Jet.Scorer
Class SGMLProcessor

java.lang.Object
  extended byJet.Scorer.SGMLProcessor

public class SGMLProcessor
extends java.lang.Object

methods for converting SGML markup into Annotations. Blanks are not allowed within tags, except for a single whitespace character before a feature name. Feature values may be enclosed in single quotes (') or double quotes("); if values do not contain whitespace or a close tag bracket (>), they need not be enclosed in quotes. Only limited error checking is done.


Field Summary
static boolean allTags
          if true, all tags will be converted to Annotations.
static java.lang.String[] emptyTags
          a list of tags which do not have corresponding close tags and so are to be converted to empty Annotations.
static boolean includeWhitespace
          if true, whitespace following end tag is included as part of span assigned to annotation.
 
Constructor Summary
SGMLProcessor()
           
 
Method Summary
static void dereference(Document doc)
          convert all references to Annotations appearing as features of other annotations from their string form ("#nnnn", where nnnn is the id of the Annotation being references) to actual pointers to Annotations.
static Document sgmlToDoc(Document doc, java.lang.String tag)
          Takes a Document doc whose text contains SGML markup; deletes all existing annotations and returns the doc with tag tags removed from the text and tag annotations added to the document.
static Document sgmlToDoc(Document doc, java.lang.String[] tags)
           
static Document sgmlToDoc(Document doc, java.lang.String sgmlText, java.lang.String tag)
           
static Document sgmlToDoc(Document doc, java.lang.String sgmlText, java.lang.String[] tags)
           
static Document sgmlToDoc(java.lang.String sgmlText, java.lang.String tag)
          Converts an SGML-marked String sgmlText to a Document instance with tag tags removed from the text and tag annotations added to the document.
static Document sgmlToDoc(java.lang.String sgmlText, java.lang.String[] tags)
          Converts an SGML-marked String sgmlText to a Document instance with tags tags removed from the text and tags annotations added to the document.
 
Methods inherited from class java.lang.Object
clone, equals, finalize, getClass, hashCode, notify, notifyAll, toString, wait, wait, wait
 

Field Detail

includeWhitespace

public static boolean includeWhitespace
if true, whitespace following end tag is included as part of span assigned to annotation.


allTags

public static boolean allTags
if true, all tags will be converted to Annotations.


emptyTags

public static java.lang.String[] emptyTags
a list of tags which do not have corresponding close tags and so are to be converted to empty Annotations.

Constructor Detail

SGMLProcessor

public SGMLProcessor()
Method Detail

sgmlToDoc

public static Document sgmlToDoc(java.lang.String sgmlText,
                                 java.lang.String tag)
Converts an SGML-marked String sgmlText to a Document instance with tag tags removed from the text and tag annotations added to the document.

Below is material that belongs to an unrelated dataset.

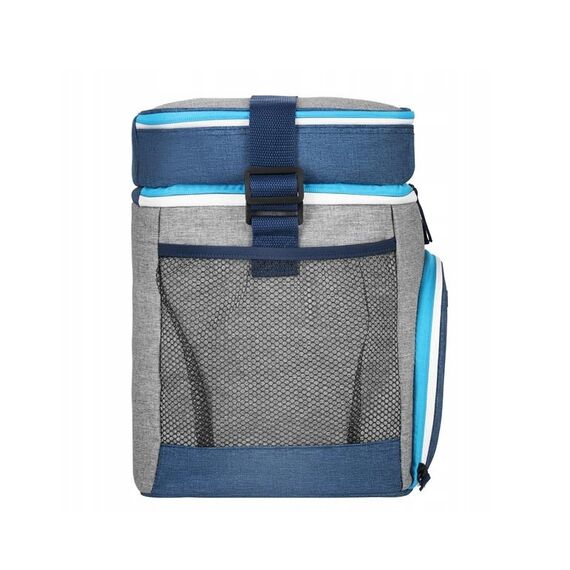 NILS CAMP torba termiczna 15L NC2902 niebieska, 3 zdjęcie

Tags should have the exact form of <type [feature=value]*> or </type>.

Parameters:
tag - type of tag
Returns:
the document that has tag annotations added but tag tags removed.

sgmlToDoc

public static Document sgmlToDoc(Document doc,
                                 java.lang.String tag)
Takes a Document doc whose text contains SGML markup; deletes all existing annotations and returns the doc with tag tags removed from the text and tag annotations added to the document.

Tags should have the exact form of <type [feature=value]*> or </type>.

Parameters:
tag - type of tag
Returns:
the document that has tag annotations added but tag tags removed.

sgmlToDoc

public static Document sgmlToDoc(Document doc,
                                 java.lang.String sgmlText,
                                 java.lang.String tag)

sgmlToDoc

public static Document sgmlToDoc(java.lang.String sgmlText,
                                 java.lang.String[] tags)
Converts an SGML-marked String sgmlText to a Document instance with tags tags removed from the text and tags annotations added to the document.

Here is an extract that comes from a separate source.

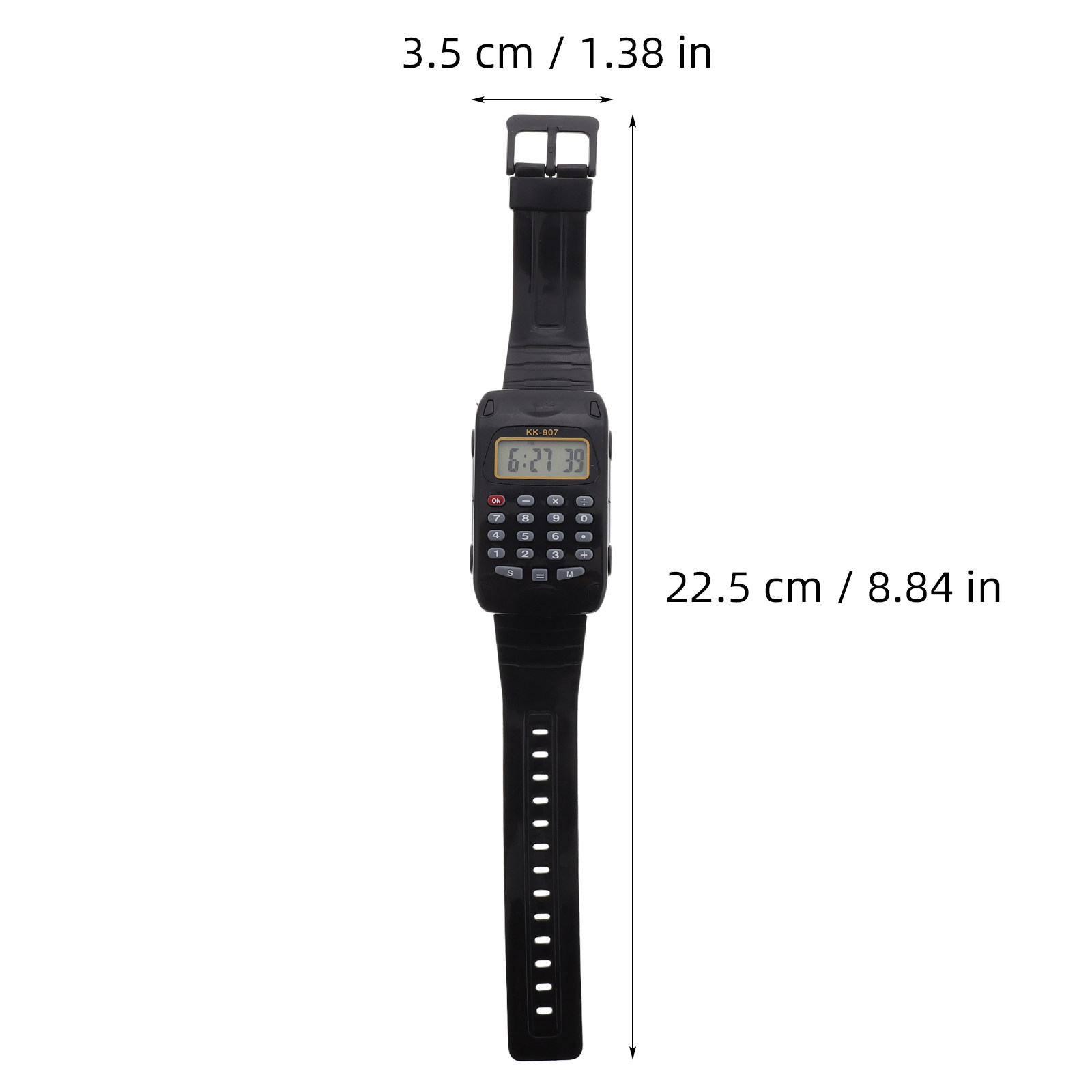 2Pcs Educational Calculator Wa - đánh giá và giá Luxury Watch White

Tags should have the exact form of <type [feature=value]*> or </type>.

Parameters:
tags - array of types of tag
Returns:
the document that has tags annotations added but tags tags removed.

sgmlToDoc

public static Document sgmlToDoc(Document doc,
                                 java.lang.String[] tags)

sgmlToDoc

public static Document sgmlToDoc(Document doc,
                                 java.lang.String sgmlText,
                                 java.lang.String[] tags)

dereference

public static void dereference(Document doc)
convert all references to Annotations appearing as features of other annotations from their string form ("#nnnn", where nnnn is the id of the Annotation being references) to actual pointers to Annotations.